> _OBIETTIVO DICHIARATO 1_:
Elenca tutte le tabelle dell'allegato 5 citate nel testo sugli scarichi e sulle sanzioni ambientali.

> _TESTO FORNITO_:
* * * * * * *

Costituisce, invece, fattispecie aggravante il superamento dei valori limite fissati per le sostanze, aventi ancor maggiore pericolosità, contenute nella tabella 3/A dell'allegato 5.
Queste sanzioni si applicano, ai sensi del sesto comma dell'articolo 137, oltre che ai titolari di scarichi industriali, ai gestori di impianti di trattamento delle acque reflue urbane che, nell'effettuazione dello scarico, superino i valori limite sopra indicati. Sul punto si è aperta una nuova questione circa l'applicabilità della sanzione penale anche agli scarichi di acque reflue urbane non assistiti da impianti di trattamento (Prati, Scarichi e inquinamento idrico dopo il Tu ambientale, Ipsoa, 2006. p. 151). Un tema che semmai in futuro affronteremo.
GLI INTERVENTI LEGISLATIVI
Le modifiche legislative che sono intervenute rilevano in una corretta distinzione tra i superamenti dei valori limite di emissione che comportino o meno l'applicazione della sanzione penale. Infatti, ai sensi dell'articolo 133 del testo unico ambientale, chiunque, salvo che il fatto costituisca reato, nell'effettuazione di uno scarico superi i valori limite di emissione fissati nelle tabelle di cui all'allegato 5, oppure i diversi limiti stabiliti dalle regioni o quelli fissati dall'autorità competente (Autorità d'ambito o soggetto competente al rilascio all'autorizzazione dello scarico) è punito con la sanzione amministrativa. Costituisce invece reato il superamento dell'emissione di talune sostanze mediante l'effettuazione di uno scarico di acque industriali individuate dal quinto comma dell'articolo 137.
I diversi orientamenti giurisprudenziali vanno letti avendo ben chiara l'evoluzione legislativa che è avvenuta nel corso degli ultimi dieci anni. S'impone una sua rapida rilettura.
L'articolo 59 del decreto legislativo 152 del 1999 assoggettò a sanzione penale il superamento dei valori limite fissati nella tabelle 3 dell'allegato 5 in relazione alle sostanze indicate nella tabella 5, ovvero i limiti più restrittivi fissati dalle regioni o dalle province autonome.
Il decreto correttivo n. 258 del 2000 apportò una modifica della quale non fu immediatamente colta la rilevanza. Divenne reato il superamento dei valori limite fissati nella tabella 3 o, nel caso di scarico sul suolo, nella tabella 4 dell'allegato 5, ovvero i limiti più restrittivi fissati dalle regioni o dalle province autonome o dall'autorità competente, in relazione alle sostanze indicate nella tabella 5 dell'allegato 5. Il riferimento alle 18 sostanze più pericolose elencate nella tabella 5 fu, quindi, posposto alla previsione dei limiti imposti da regioni e province.

* * * * * * *

> _RIGHE ESTRATTE_:

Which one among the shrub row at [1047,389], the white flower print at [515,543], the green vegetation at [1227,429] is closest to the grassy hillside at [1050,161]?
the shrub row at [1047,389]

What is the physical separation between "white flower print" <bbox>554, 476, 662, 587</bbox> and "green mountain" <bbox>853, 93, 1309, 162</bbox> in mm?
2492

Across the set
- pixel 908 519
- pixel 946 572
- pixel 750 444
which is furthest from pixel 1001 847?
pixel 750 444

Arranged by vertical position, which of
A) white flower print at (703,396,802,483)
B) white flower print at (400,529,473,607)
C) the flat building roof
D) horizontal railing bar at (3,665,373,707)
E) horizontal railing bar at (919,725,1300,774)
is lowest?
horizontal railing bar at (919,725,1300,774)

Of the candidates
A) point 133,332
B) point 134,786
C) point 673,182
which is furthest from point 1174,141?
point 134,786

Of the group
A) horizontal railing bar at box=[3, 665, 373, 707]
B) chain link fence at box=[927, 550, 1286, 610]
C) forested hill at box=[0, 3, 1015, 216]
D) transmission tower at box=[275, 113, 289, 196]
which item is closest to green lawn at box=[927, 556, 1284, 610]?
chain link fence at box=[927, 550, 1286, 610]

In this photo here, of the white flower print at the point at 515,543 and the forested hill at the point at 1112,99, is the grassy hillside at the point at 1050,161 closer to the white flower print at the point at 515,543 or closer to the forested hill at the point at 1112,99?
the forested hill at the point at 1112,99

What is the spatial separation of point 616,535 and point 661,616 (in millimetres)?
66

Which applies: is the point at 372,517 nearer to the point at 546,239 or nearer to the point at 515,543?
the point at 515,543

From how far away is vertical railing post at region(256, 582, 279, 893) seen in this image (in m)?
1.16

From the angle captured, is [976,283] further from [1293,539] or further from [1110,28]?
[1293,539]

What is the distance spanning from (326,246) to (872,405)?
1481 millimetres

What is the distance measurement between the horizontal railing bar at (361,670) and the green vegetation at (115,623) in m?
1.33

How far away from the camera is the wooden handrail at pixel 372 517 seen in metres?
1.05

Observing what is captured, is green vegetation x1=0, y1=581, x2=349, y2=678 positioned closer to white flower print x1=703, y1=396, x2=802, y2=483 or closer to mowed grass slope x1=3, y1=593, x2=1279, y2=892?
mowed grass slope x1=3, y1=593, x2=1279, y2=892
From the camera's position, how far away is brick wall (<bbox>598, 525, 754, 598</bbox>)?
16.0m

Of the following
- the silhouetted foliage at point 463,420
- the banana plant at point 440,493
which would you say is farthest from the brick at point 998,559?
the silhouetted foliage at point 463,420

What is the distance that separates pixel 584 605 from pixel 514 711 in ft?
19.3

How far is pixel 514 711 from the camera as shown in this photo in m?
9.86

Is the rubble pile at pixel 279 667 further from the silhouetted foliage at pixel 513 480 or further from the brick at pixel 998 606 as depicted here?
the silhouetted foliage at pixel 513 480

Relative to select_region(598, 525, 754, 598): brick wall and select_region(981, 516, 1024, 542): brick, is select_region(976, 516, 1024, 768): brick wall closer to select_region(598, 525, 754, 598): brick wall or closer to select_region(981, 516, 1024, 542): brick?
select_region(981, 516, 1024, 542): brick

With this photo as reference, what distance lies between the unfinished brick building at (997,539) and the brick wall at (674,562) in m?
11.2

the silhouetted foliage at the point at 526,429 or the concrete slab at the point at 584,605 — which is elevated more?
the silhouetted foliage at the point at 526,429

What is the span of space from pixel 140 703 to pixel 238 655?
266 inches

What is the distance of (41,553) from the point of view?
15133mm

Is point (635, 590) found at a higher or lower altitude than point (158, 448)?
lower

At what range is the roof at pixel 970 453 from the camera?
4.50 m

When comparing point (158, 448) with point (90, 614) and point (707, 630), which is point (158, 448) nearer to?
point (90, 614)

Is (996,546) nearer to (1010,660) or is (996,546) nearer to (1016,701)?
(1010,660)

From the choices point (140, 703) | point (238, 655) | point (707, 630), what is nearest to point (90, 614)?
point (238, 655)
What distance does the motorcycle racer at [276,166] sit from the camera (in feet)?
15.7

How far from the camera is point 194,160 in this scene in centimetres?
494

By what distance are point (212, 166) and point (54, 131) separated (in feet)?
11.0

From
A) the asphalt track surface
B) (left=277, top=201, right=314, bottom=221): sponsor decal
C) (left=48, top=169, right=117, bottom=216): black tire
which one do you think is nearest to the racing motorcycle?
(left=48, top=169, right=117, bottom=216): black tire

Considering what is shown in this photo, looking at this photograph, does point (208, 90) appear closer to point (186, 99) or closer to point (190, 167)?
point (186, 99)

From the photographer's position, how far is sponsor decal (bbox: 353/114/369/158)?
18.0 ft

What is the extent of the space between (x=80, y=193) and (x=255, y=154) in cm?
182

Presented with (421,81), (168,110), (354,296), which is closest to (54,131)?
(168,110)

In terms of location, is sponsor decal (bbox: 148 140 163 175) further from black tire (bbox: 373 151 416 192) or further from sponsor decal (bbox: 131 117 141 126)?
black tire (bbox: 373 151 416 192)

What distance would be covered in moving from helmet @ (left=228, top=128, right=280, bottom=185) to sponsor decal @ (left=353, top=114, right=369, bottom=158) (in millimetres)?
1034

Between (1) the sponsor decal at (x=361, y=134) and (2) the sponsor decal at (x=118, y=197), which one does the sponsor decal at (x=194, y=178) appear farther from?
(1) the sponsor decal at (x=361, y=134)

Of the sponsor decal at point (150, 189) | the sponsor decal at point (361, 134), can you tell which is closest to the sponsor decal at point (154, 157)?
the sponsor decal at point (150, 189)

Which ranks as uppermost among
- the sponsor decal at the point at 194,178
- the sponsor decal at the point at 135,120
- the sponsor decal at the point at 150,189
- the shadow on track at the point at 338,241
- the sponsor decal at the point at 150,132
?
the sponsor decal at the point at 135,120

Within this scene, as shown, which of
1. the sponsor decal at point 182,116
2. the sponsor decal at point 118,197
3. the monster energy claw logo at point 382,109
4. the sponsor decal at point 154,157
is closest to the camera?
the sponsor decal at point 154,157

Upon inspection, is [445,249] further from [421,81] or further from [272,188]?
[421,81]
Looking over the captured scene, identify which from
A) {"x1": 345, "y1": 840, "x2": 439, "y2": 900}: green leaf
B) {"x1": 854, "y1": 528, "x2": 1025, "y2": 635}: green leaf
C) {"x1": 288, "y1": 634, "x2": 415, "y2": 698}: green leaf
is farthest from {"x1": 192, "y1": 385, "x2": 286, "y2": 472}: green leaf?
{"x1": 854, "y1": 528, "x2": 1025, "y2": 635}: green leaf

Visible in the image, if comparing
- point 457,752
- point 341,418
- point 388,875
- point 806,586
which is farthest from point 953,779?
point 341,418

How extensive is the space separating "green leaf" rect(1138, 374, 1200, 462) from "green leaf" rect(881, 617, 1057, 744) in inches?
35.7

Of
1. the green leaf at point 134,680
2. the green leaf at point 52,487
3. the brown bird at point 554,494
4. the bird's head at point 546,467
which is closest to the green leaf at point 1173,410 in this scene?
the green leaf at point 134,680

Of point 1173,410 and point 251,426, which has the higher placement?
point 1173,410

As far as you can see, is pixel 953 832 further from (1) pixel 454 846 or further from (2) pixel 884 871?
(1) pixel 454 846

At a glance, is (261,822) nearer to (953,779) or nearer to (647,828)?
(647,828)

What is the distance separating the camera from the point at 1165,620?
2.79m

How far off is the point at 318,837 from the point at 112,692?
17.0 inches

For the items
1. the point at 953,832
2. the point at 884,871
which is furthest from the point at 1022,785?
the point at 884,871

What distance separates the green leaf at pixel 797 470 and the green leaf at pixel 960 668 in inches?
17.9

* * * * * * *

> _OBIETTIVO DICHIARATO 2_:
Nelle righe estratte, parti dalla riga che contiene "How far off" e arriva fino all'ultima riga. Riscrivi quel tratto sostituendo "green leaf" con "yellow leaf" e lascia invariato tutto il resto.

> _RISPOSTA COMPLETA 1_:
- tabella 3/A
- tabella 3
- tabella 4
- tabella 5

> _RISPOSTA COMPLETA 2_:
How far off is the point at 318,837 from the point at 112,692?
17.0 inches

For the items
1. the point at 953,832
2. the point at 884,871
which is furthest from the point at 1022,785?
the point at 884,871

What distance separates the yellow leaf at pixel 797 470 and the yellow leaf at pixel 960 668 in inches?
17.9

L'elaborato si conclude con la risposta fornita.